Dataset records: Begin
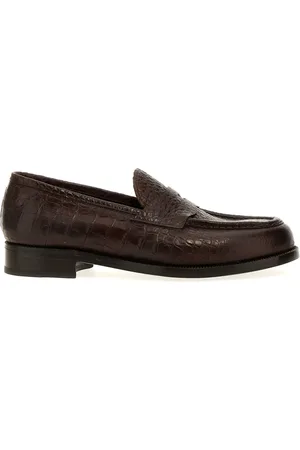 LIDFORT Penny loafers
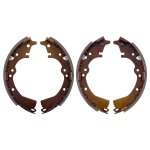 Blue Print Brake Shoe Set ADT34149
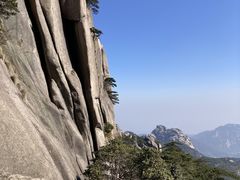 -天柱山风景区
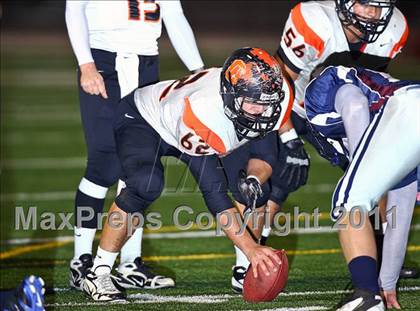 Thumbnail 3 in California @ Freedom (CIF NCS D1 Playoffs) photogallery.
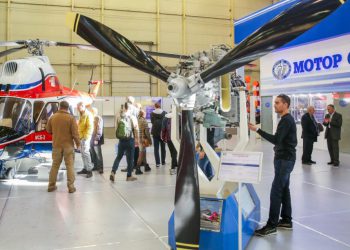 Akıncı’ya motor üreten şirket Çinlilere satıldı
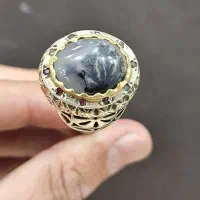 فروش انگشتر نقره|جواهرات|قم, ارم|دیوار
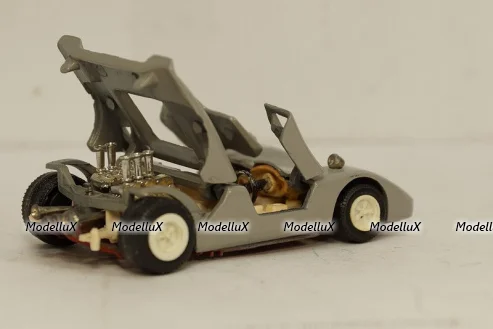 Fiat Abarth 3000, ремейк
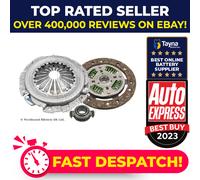 BLUE PRINT ADBP300029 Clutch kit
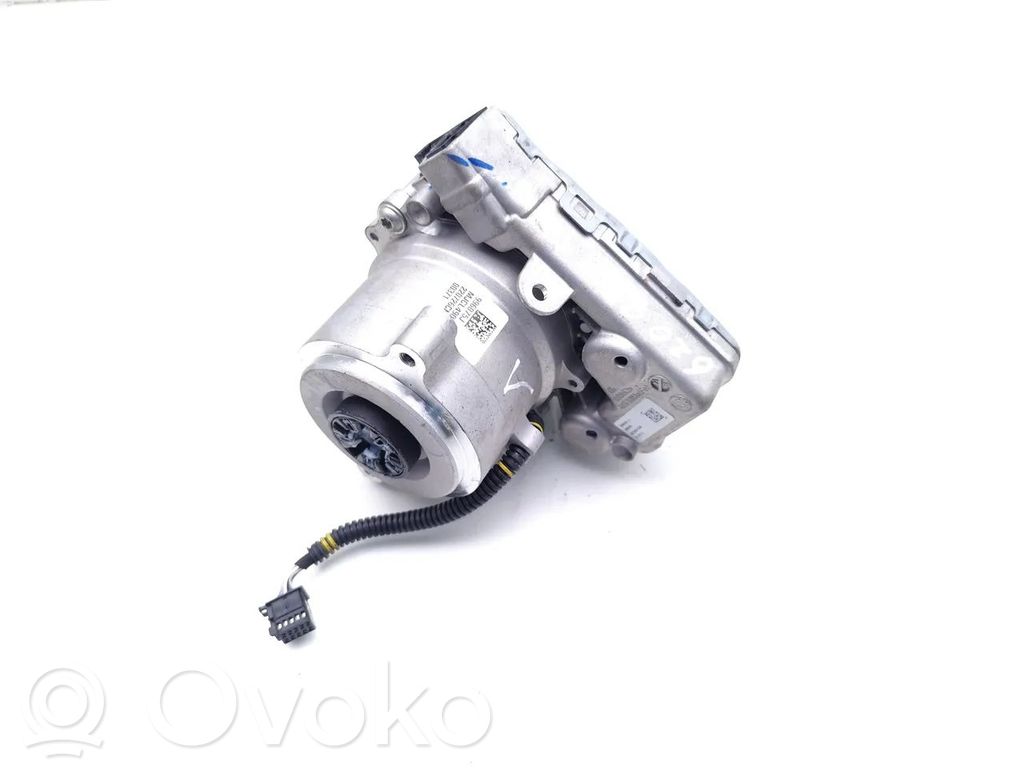 Część elektroniczna układu kierowniczego   996075J,220726CN,221203CHN,880630J,MJCL490H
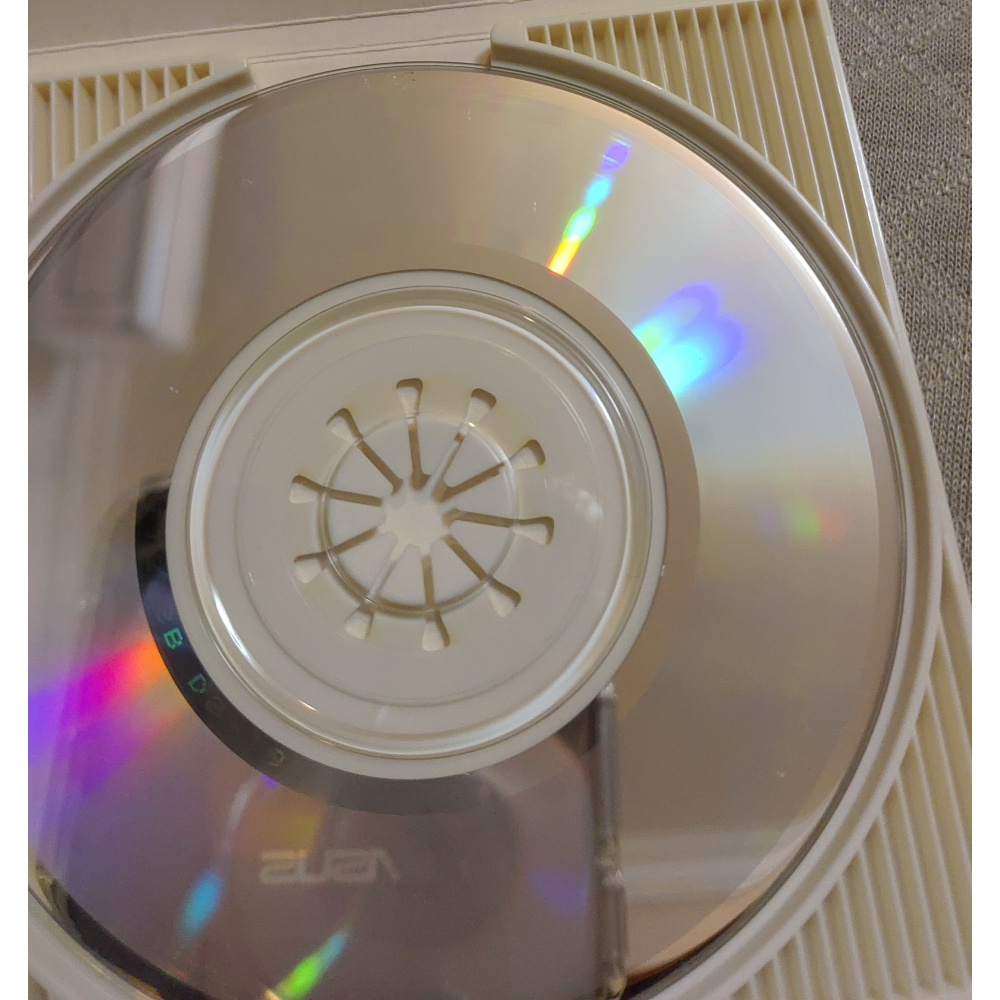 今井美樹 - Blue Moon Blue (2)   日版 二手單曲 CD-細節圖9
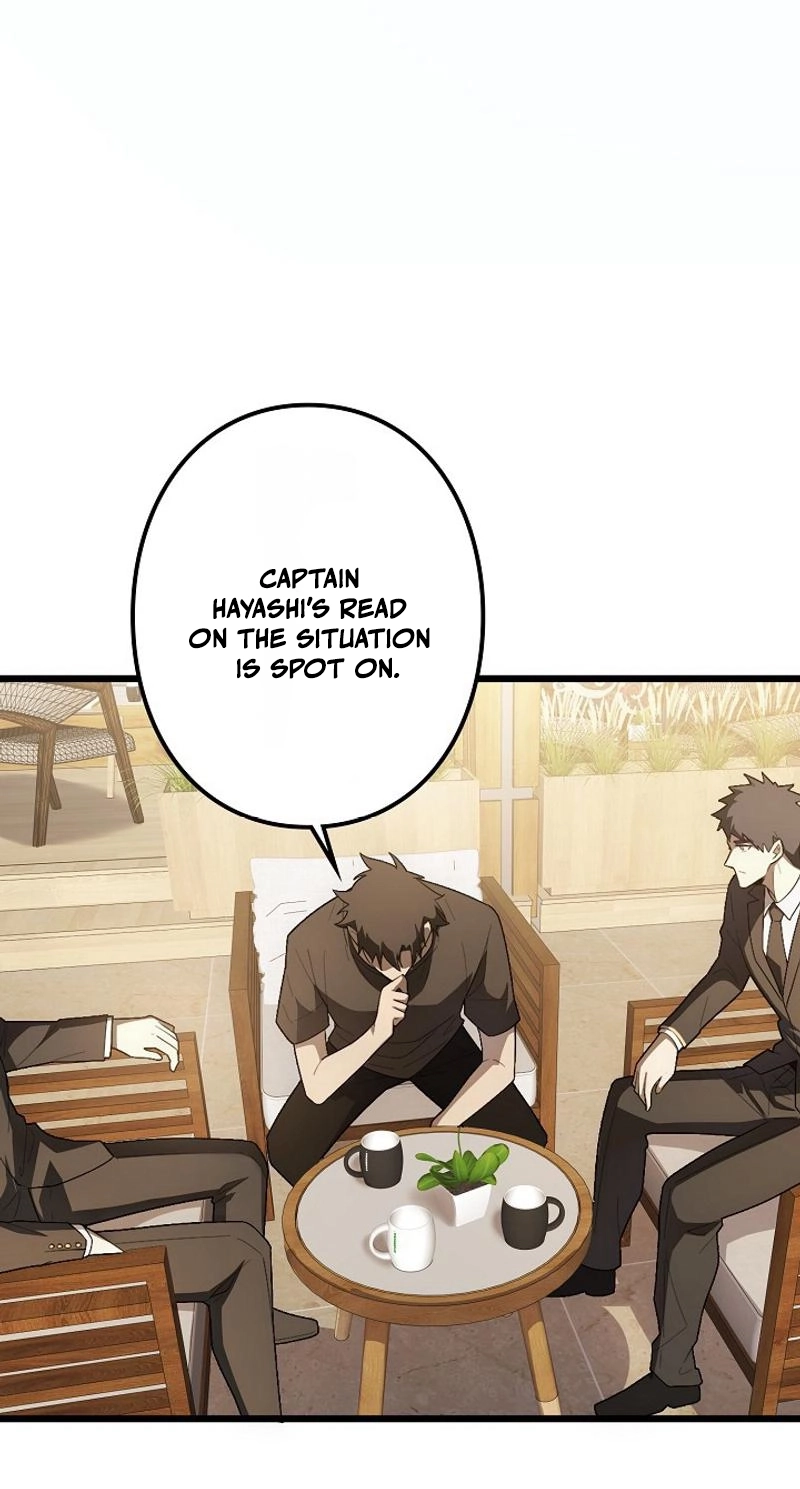 The Clan’s Failure is the Former Strongest in the Continent Chapter 57 page 41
Dataset records: End
*Required work*. Reproduce every line of the listing above word for word, leaving out the pictures.

*Answer*.
 LIDFORT Penny loafers
 Blue Print Brake Shoe Set ADT34149
 -天柱山风景区
 Thumbnail 3 in California @ Freedom (CIF NCS D1 Playoffs) photogallery.
 Akıncı’ya motor üreten şirket Çinlilere satıldı
 فروش انگشتر نقره|جواهرات|قم, ارم|دیوار
 Fiat Abarth 3000, ремейк
 BLUE PRINT ADBP300029 Clutch kit
 Część elektroniczna układu kierowniczego   996075J,220726CN,221203CHN,880630J,MJCL490H
 今井美樹 - Blue Moon Blue (2)   日版 二手單曲 CD-細節圖9
 The Clan’s Failure is the Former Strongest in the Continent Chapter 57 page 41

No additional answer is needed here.